Quando a andropausa começa de verdade
A andropausa não acontece de uma vez. Segundo especialistas, a queda de testosterona costuma começar entre os 35 e 40 anos, mesmo que os sintomas só fiquem mais evidentes entre os 45 e 55.
O ritmo varia muito. Alguns homens chegam aos 80 anos sem problemas hormonais. Outros já percebem mudanças fortes aos 50. É por isso que entender a andropausa exige atenção individual, e não uma regra fixa para todos.
Queda de testosterona: os sintomas que servem de alerta

A queda de testosterona afeta o corpo e a mente. E esses sinais muitas vezes passam despercebidos ou são confundidos com estresse.
Os sintomas mais comuns da andropausa incluem:
- Diminuição do desejo sexual
- Menos ereções espontâneas pela manhã
- Cansaço constante
- Aumento da gordura abdominal
- Redução de massa muscular
Além disso, a queda de testosterona pode trazer alterações de humor, irritabilidade, desânimo e até dificuldade de concentração. Em casos mais avançados, aparecem problemas como osteopenia (perda de densidade óssea) e alterações metabólicas.
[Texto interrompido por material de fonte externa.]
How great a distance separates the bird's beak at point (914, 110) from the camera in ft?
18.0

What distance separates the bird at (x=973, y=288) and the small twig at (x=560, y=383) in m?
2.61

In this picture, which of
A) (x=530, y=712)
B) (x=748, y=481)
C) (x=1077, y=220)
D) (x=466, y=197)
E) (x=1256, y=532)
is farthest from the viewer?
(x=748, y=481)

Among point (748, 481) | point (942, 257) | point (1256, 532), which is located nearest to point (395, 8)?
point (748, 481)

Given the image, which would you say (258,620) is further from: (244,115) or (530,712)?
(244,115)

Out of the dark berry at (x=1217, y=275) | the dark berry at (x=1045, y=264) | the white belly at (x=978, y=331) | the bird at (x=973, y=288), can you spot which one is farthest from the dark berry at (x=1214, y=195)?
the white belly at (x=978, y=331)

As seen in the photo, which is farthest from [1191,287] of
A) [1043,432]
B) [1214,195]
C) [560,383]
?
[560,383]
Nem toda perda de libido é hormonal. Por isso, o diagnóstico correto é fundamental.
Como é feito o diagnóstico da andropausa
Não dá para identificar a andropausa só com sintomas. O diagnóstico envolve exame clínico e testes laboratoriais.
Os principais exames para avaliar a queda de testosterona são:
- Testosterona total e livre
- SHBG (globulina ligadora de hormônios sexuais)
- LH e FSH (hormônios que controlam os testículos)
- Prolactina
- PSA (antígeno prostático específico)
Se a testosterona vier baixa, o exame costuma ser repetido. Também é importante descartar obesidade, depressão, apneia do sono e uso de medicamentos.
Tratamentos para andropausa: veja como funcionam
O tratamento da andropausa pode começar com mudanças simples: exercício, perda de peso, sono de qualidade e redução do estresse. Em alguns casos, entra a reposição hormonal.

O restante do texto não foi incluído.